Regular Expressions

The Perl programming language has long been revered by many CGI programmers for its ability to quickly and effortlessly extract or replace sub-strings within a body of text. Not too long ago, you could probably ask any Perl guru to name the top three advantages of his language, and you would unwillingly receive a detailed lecture on the power of regular expressions. Well, those days are surely over, and there wouldn't be any mention of regular expressions in this chapter if they were still considered a Perl advantage. You can now think of your Perl friends as excellent resources when you need to perform a string parsing operation with .NET technology that is, if they will even talk to you about .NET.

For the newcomer, the term regular expressions refers to an extremely rich set of informally standardized pattern-matching tools that removes every last bit of drudgery from the text-parsing process. Do you need to extract phone numbers that may be written with or without parentheses or hyphens from a 359K document? These days, you can grab them all at a cost of about five lines of code. Let's face it nobody has time to iterate through characters and track positions in a string just to find a lousy Zip code that might be written any of several different ways. Learn to use regular expressions, and you will not only save yourself countless hours and headaches when you are retrieving and parsing data while networking, but you will forever change your approach to the parsing of text.

This section covers some of the tools included in the System.Text.RegularExpressions namespace and how those tools can be used to greatly simplify your networking applications. We'll start with a simple example using the Regex and Match objects, followed by a crash course on regular expressions tools and syntax. Then, we'll use the very same tools to perform search-and-replace operations. Finally, you'll practice writing regular expressions with a Web application that allows you to extract information from the source code of any Web page you have a URL for.

Using Regular Expressions to Match Sub-Strings

Suppose you're a programmer for a Bob's Used Cars, a large used-car dealership. An agreement has recently been set up in which Bob's Used Cars has agreed to purchase at a discount all vehicles accepted for trade-in by Tom's Auto Mall, a new-car dealership. At the end of each month, Bob's Used Cars will be sent a URL pointing to a report of all trade-ins received under the agreement, with the report formatted like the sample shown below.

 Used Cars Received Week of 3/8/2002 Lot ID:  1742-208 Make:    Saturn Model:   SL1 Year:    1999 Price:   $10,294 Lot ID:  2283-517 Make:    Honda Model:   Accord Year:    1993 Price:   $3,309 Lot ID:  2413-502 Make:    Nissan Model:   Maxima Year:    1990 Price:   $4700 

Your job is to develop an application that will retrieve the data from the Tom's Auto Mall Web server, convert it to HTML, and present the HTML on the Bob's Used Cars Web site.

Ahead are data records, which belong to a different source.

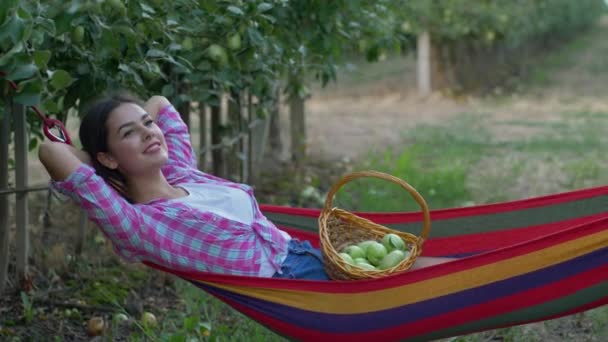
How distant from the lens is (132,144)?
2.24 m

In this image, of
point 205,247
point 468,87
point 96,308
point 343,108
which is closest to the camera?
point 205,247

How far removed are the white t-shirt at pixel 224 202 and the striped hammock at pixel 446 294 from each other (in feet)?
0.62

To keep all focus on the functionality provided by the RegularExpressions namespace, let's assume that you have already made your application retrieve the report and are ready to pass it as string parameter to the HTML conversion function we'll create.

To get the ball rolling, we'll create a Regex object that can be used to extract the value of one field. We'll get this working properly, and then we'll modify the regular expression to extract and format the remaining fields as well. (If this is confusing, skip down to read the section entitled "A Taste of Regular Expressions.")

C#
 private string ConvertToHtml( string strData ) {     String strExpr = "Lot ID:\\s+(?<lot_id>.*)";     Regex regEx = new Regex( strExpr ); } 
VB
 Private Function ConvertToHtml( ByVal strData as string ) as string     Dim strExpr as string = "Lot ID:\\s+(?<lot_id>.*)"     Dim regEx as new Regex( strExpr ) End Sub 

Now you have a Regex object that can eventually be used to extract the Lot ID from one or more records, but for now, it doesn't do anything you can actually benefit from. So to make your effort worthwhile, you must tell the Regex object to process a string using your regular expression. This can be done simply by passing the string you want processed to the Match() method of the Regex object, as follows:

C#
 Match regExMatch = regEx.Match( strData ); 
VB
 Dim regExMatch as Match = regEx.Match( strData ) 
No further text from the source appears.